Economic and Market Update - September 2021



  • Eurozone inflation in August hit 3%, the highest level in a decade as the economic recovery and supply chain issues result in higher prices. This prompted the European Central Bank to trim its bond purchasing program, but did not set any official end date to their accommodative monetary policies.


  • China’s manufacturing activity slowed last month to the weakest level since February 2020. The slowdown was a result of strict measures meant to curb the spread of the Delta variant.


  • U.S. debt ceiling and government shutdown issues are back. While a temporary U.S. government shutdown doesn’t usually impact markets, failure of Congress to raise or suspend the debt ceiling would result in the U.S. defaulting on debt and have significant negative implications for stock and bond prices. 



  • Interest rates have been rising and the 10-year Treasury yield is now above 1.50% for the first time since June. Upward pressure on yields has come from a variety of forces including global central banks making the case for raising interest rates to normalize monetary policy amid stronger economic data and inflation.


  • Evergrande, China’s largest property developer, sparked market volatility as the company struggles to avoid defaulting on its massive debt burden.

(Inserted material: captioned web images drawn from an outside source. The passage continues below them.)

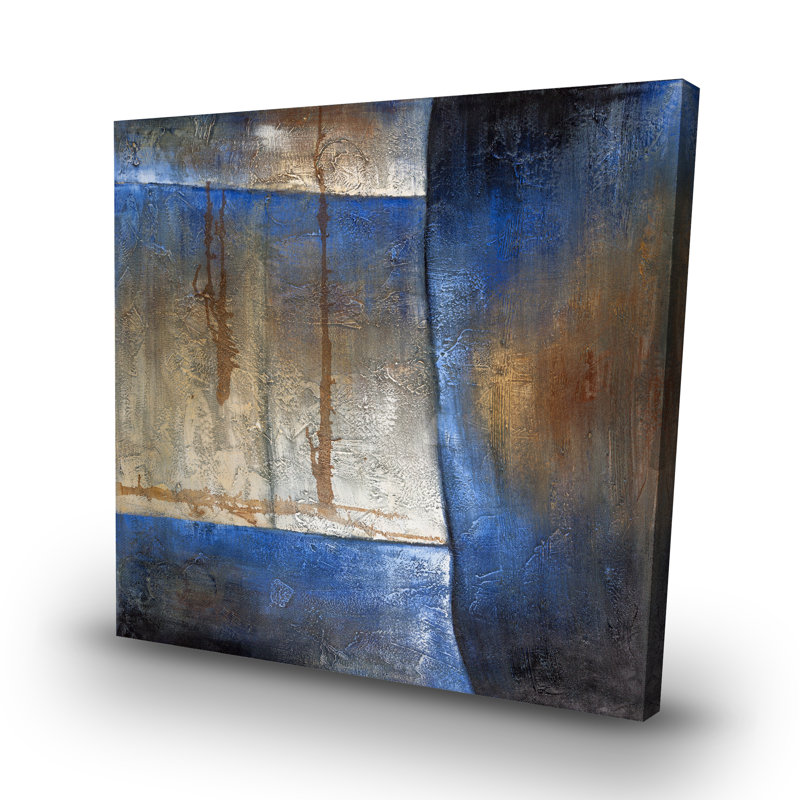 Luminou shape - 32"x32" art on canvas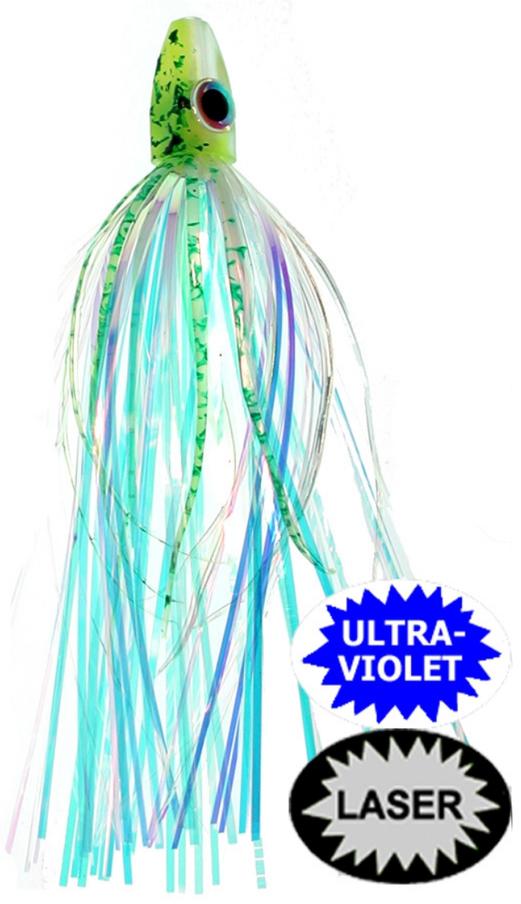 SIL ACE HI FLY BODY  UV CHART SPATTER BK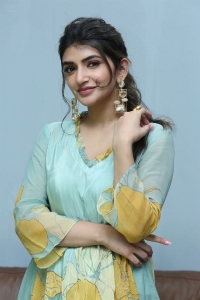 Actress Sreeleela Photos @ Dhamaka Movie Interview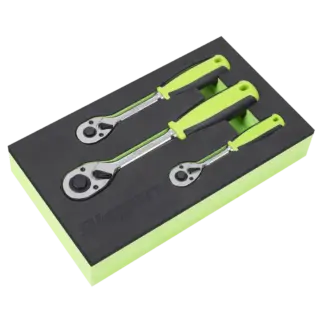 Ratchet Wrench Set 3pc [S01331]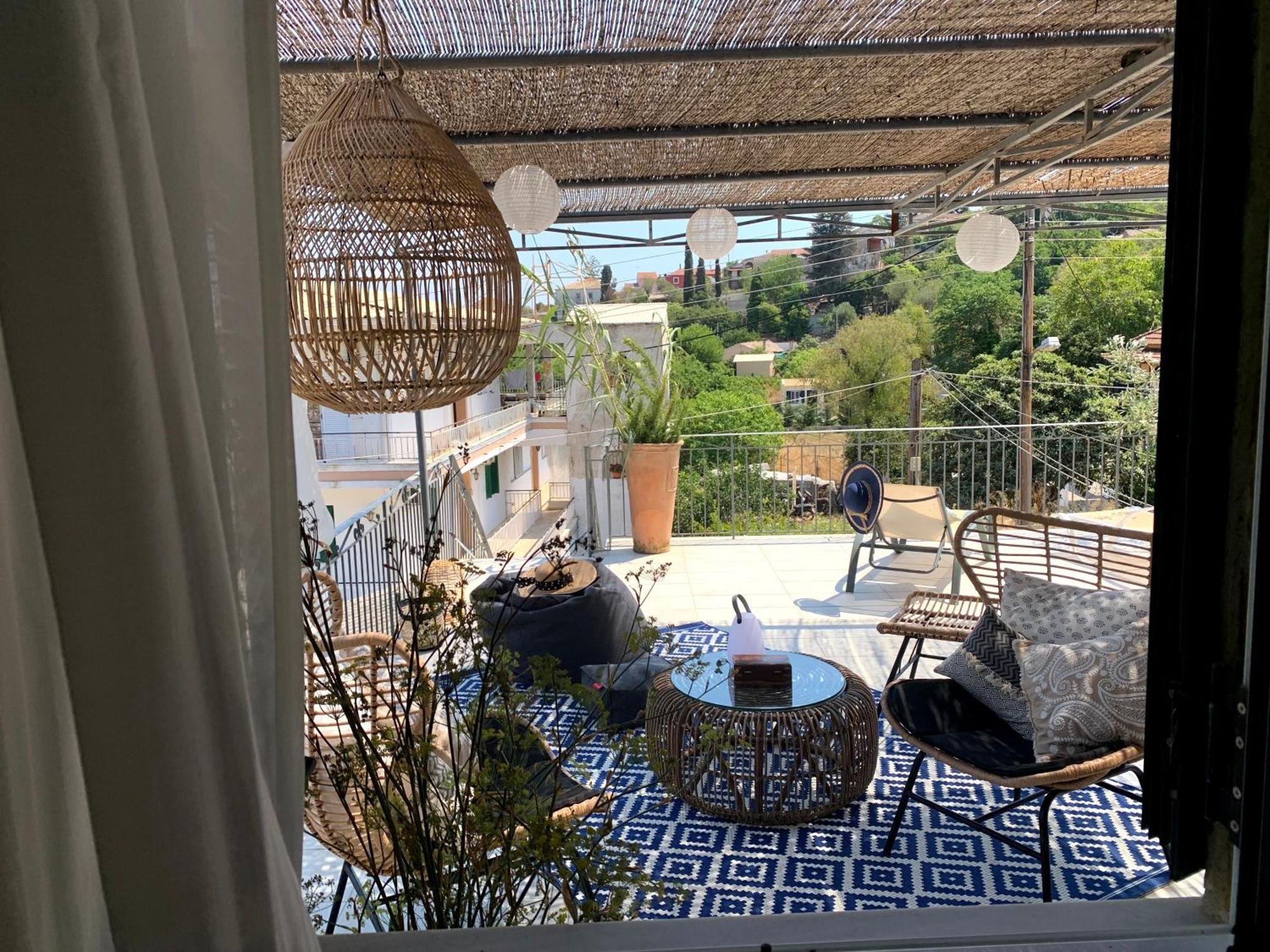 Villa Aspros - Traditionell, Ruhig Und Strandnah Liapades Luaran gambar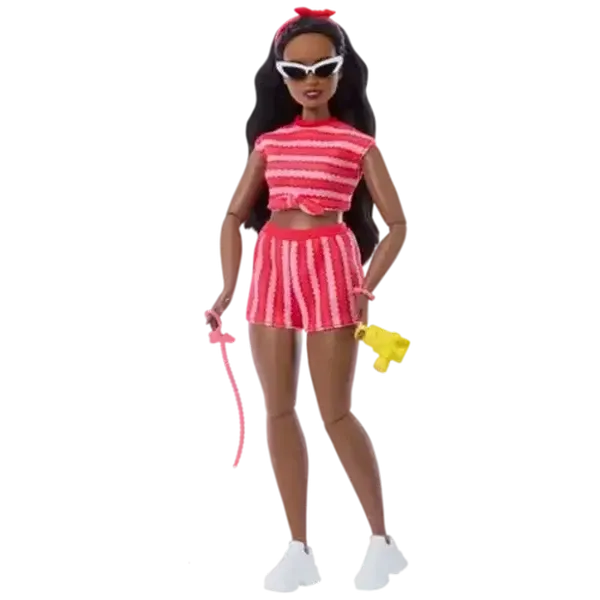 Barbie Twinning Doll & Pet – Matching Outfits & Accessories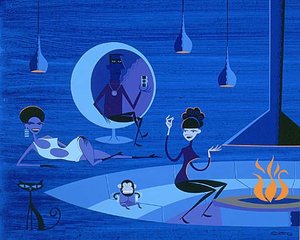 Photo Op — Josh Agle (shag)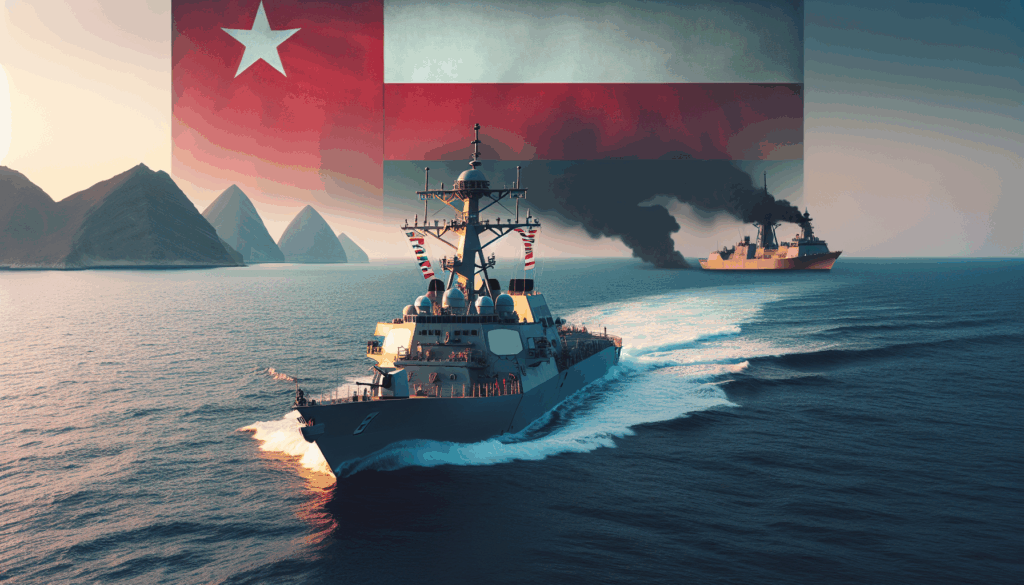Irán denuncia la interceptación de un destructor británico en el mar de Omán por supuesta colaboración con Israel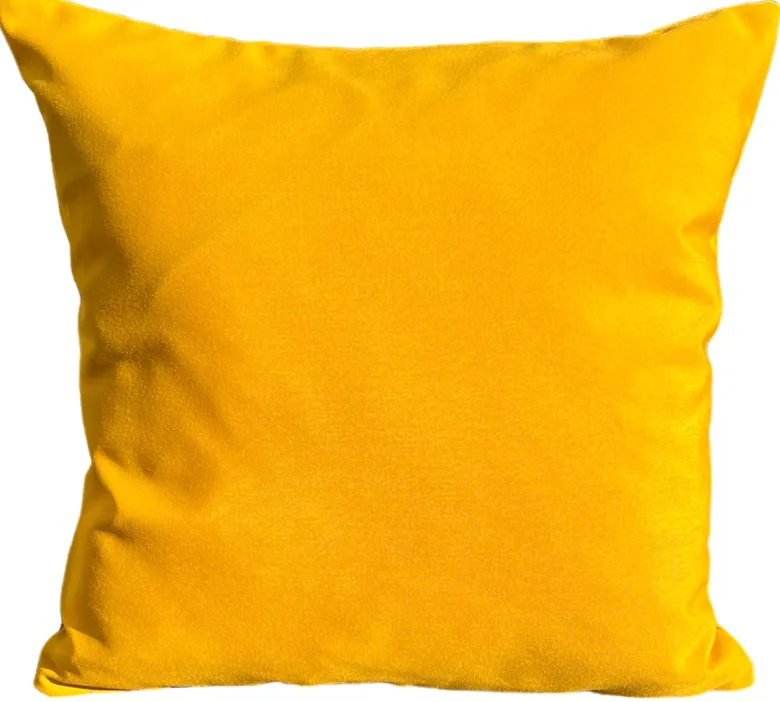 Warmpi® Outdoor verwarmd sierkussen - Yellow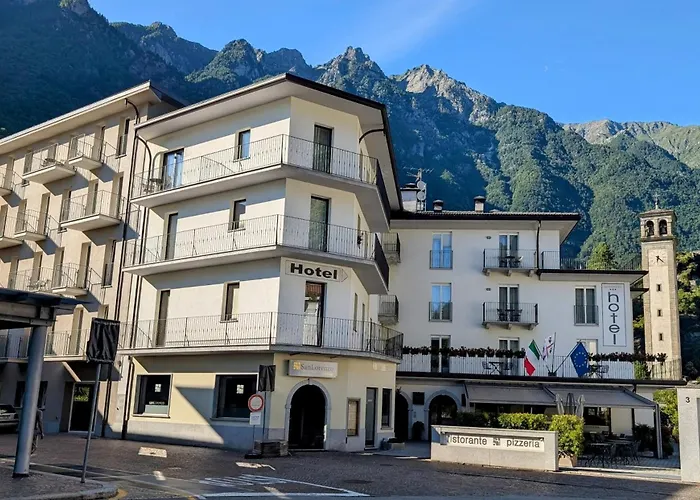 Hotel adatto agli animali: Hotel San Lorenzo Chiavenna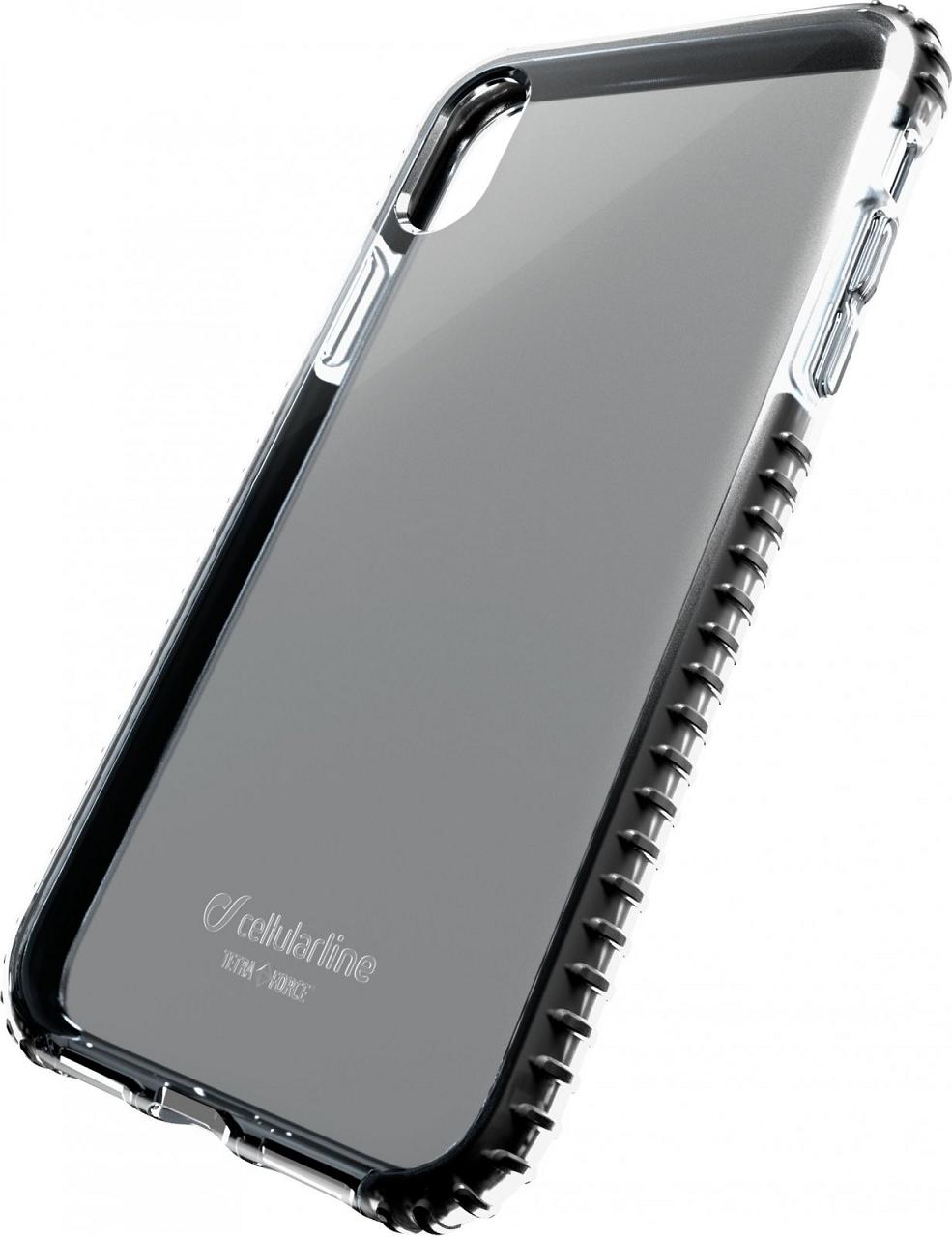 Ultra ochrann pouzdro Cellularline Tetra Force Shock-Advance pro Apple iPhone XR, ern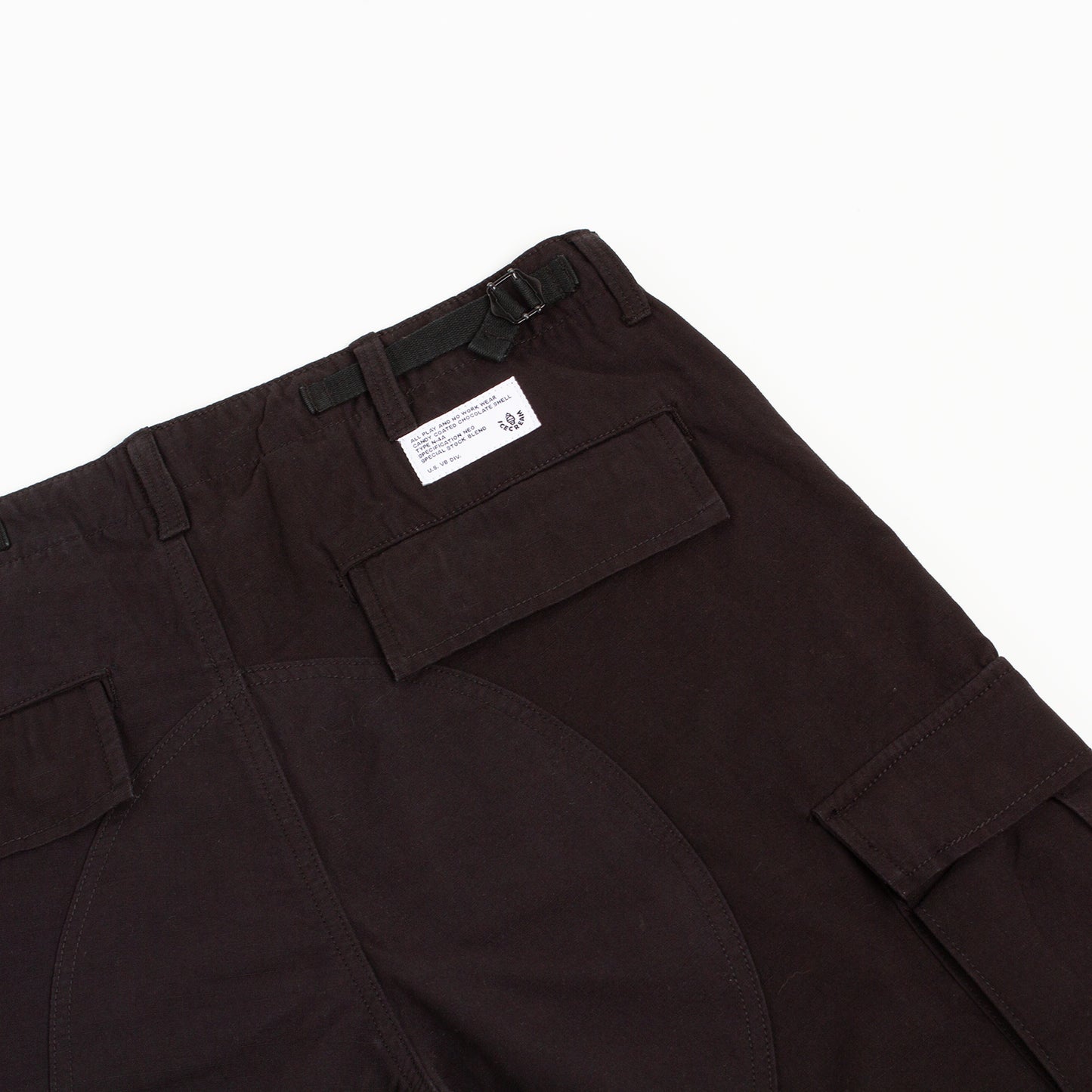 Icecream Destro Cargo Shorts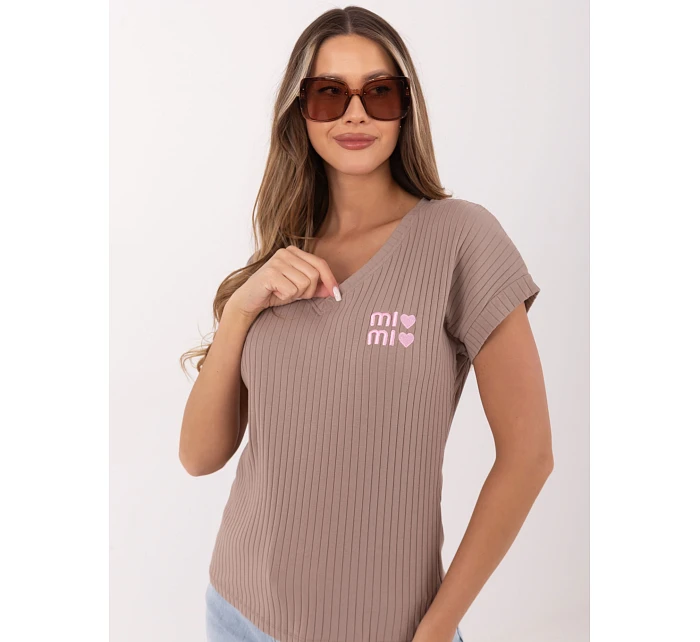 Halenka RV BZ A1245.05P tmavě lila Halenka RV BZ A1245.05P tmavě lila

Although fears of a systemic crisis have subsided as the Chinese government steps in, a slowdown in the Chinese real estate market would dampen the recovering economy.


  • The more interest rate sensitive sectors of the stock market such as Technology and Utilities have underperformed the S&P 500 by 1.85% and 1.22% respectively over the past week as rates jumped.





Tensions between the U.S. and China since 2016 have resulted in a steep decline in investment between the two countries as they separate their supply chains. A more challenging environment for Chinese companies trying to do business in the U.S. has led to a shift in operations towards areas like Europe and Africa. China’s investment in the U.S. has fallen 85% in the past 5 years and tech-sector investment has fallen 96%.

 



Prices for natural gas have soared as Europe faces a major supply shortage. New production from the main suppliers, Russia and Norway, have been constrained and with reserves already 25% below historic averages, the region is set to experience much higher costs for heating and electricity. Prices in the U.S. are surging too due to the overseas shortage. U.S. natural gas prices are above $6 per thermal unit for the first time since 2014.

 


September is generally a weak seasonal period for the stock market, but there have also been plenty of headlines highlighting the risks in the market as volatility picked up. Still, the S&P 500 is down less than 4% from its all time high on 9/2. Government shutdowns and the debt ceiling are top of mind and will likely continue to be over the next few weeks, keeping caution raised and bouts of volatility present. Ultimately, barring a U.S. default on treasury payments stemming from the debt ceiling not being raised, the markets should continue to be driven primarily by the macroeconomic environment. Economic data was weaker in the 3rd quarter, but with COVID cases looking to have peaked in the U.S., labor market improvements, consumer spending trends, and factory activity may resume their recoveries that began earlier this year. More importantly, if COVID-related restrictions that have been impacting supply chains ease, it should allow businesses to restock inventories. The process of repairing the supply chains and meeting the backlog of demand across the globe will take time and extend into 2022, keeping prices of certain goods and services elevated. But inflation has still not reached levels that would force the Federal Reserve to taper its asset purchases sooner than expected (still around year-end). Historically low interests rates should continue to provide a tailwind for stocks, but there will still be an emphasis on earnings growth. In order to keep the improving 2022 earnings per share estimates intact, 3rd quarter results will need to have minimal disappointments.  

 


The purpose of the update is to share some of our current views and research. Although we make every effort to be accurate in our content, the datum is derived from other sources. While we believe these sources to be reliable, we cannot guarantee their validity. Charts and tables shown above are for informational purposes, and are not recommendations for investment in any specific security.